Disney has said Peltz has no plan to create shareholder value and would bring no “additive” skills to the board.
Succession issue
Another hot button issue is who will take over once Iger’s contract expires at the end of 2026. Peltz has been critical of how Disney handled the brief Bob Chapek regime. Initially cast as Iger’s successor in 2020, Chapek unwittingly switched to the role of predecessor after he was fired in late 2022 following several gruelling pandemic years. Iger, 73, assumed the reins again in November 2022.
The Disney board is understood to be looking at four internal leaders for the top job when Iger finally bows out: Alan Bergman from film, Dana Walden at television, Josh D’Amaro at the high-performing parks division, and ESPN chairman Jimmy Pitar.
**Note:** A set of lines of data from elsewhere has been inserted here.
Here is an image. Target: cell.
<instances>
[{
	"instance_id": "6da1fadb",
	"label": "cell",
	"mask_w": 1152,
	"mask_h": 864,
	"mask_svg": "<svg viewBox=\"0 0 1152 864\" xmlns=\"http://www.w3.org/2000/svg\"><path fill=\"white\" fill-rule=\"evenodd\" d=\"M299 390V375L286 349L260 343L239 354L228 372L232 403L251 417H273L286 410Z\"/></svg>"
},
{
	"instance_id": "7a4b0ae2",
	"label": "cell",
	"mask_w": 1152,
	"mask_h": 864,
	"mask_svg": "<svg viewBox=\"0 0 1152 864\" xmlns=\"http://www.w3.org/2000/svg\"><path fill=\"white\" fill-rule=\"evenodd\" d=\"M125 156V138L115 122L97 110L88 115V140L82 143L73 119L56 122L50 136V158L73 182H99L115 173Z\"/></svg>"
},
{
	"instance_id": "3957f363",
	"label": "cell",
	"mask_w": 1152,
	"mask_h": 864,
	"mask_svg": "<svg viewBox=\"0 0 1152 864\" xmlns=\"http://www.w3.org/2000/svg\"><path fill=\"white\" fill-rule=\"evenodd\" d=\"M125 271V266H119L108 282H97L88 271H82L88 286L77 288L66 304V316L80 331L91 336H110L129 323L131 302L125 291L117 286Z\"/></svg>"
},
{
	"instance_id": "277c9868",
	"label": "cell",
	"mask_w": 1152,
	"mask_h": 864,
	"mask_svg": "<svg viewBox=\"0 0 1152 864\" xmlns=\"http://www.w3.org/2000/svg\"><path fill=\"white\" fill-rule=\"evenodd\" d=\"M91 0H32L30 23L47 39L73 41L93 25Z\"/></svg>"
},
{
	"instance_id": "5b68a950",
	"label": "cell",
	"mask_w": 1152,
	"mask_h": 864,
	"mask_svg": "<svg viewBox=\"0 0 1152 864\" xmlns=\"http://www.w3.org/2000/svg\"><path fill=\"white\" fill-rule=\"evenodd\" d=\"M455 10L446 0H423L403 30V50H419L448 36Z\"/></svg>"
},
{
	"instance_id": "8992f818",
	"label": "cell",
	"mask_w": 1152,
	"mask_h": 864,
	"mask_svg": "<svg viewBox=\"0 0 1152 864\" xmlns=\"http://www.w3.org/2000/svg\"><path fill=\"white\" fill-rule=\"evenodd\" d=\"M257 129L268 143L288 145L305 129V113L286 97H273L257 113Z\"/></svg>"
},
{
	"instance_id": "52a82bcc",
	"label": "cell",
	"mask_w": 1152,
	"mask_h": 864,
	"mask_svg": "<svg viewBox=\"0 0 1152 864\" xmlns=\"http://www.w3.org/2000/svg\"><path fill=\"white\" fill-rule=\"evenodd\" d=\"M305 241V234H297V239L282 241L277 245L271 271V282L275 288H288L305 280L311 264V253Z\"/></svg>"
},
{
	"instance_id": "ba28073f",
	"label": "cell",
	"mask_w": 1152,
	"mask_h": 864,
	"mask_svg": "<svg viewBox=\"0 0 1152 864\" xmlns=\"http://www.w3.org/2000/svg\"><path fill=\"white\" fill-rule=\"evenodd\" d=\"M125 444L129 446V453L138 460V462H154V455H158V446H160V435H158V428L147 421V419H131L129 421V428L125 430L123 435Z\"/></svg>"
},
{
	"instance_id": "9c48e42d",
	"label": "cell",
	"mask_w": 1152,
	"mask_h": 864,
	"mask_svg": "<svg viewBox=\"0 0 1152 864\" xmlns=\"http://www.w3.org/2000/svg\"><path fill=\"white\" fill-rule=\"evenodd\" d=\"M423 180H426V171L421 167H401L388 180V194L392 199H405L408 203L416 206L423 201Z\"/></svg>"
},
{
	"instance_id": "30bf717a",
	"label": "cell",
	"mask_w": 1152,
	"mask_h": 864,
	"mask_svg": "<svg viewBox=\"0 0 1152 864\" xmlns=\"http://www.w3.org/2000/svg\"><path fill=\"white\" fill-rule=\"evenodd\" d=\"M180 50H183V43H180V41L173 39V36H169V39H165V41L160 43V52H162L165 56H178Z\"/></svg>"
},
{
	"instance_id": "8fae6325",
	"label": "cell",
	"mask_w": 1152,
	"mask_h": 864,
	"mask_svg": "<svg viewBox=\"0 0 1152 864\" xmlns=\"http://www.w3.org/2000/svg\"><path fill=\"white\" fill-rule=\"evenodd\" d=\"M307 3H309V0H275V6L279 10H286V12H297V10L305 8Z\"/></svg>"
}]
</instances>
The eventual choice will be critical to the media giant’s direction.
In an interview with the Financial Times less than two weeks ago Peltz indicated he was prepared to work with Iger. In a remark possibly designed to appeal to retail investors, who traditionally do not turn in numbers to vote and tend to side with management, he questioned the need for all-female and all-black casts on Marvel films.
That drew a rebuke from Blackwells Capital, which also has a dog in the proxy fight and wants voters to choose three of its own candidates – former Warner Bros executive Jessica Schell, Tribeca Film Festival co-founder Craig Hatkoff, and Leah Solivan, founder of the online odd-jobs market TaskRabbit – and has advocated for spinning off Disney’s real estate holdings.
The virtual annual shareholders meeting takes place at 1pm ET on Wednesday. After that, Disney will either maintain course or need to accommodate a highly opinionated new board member.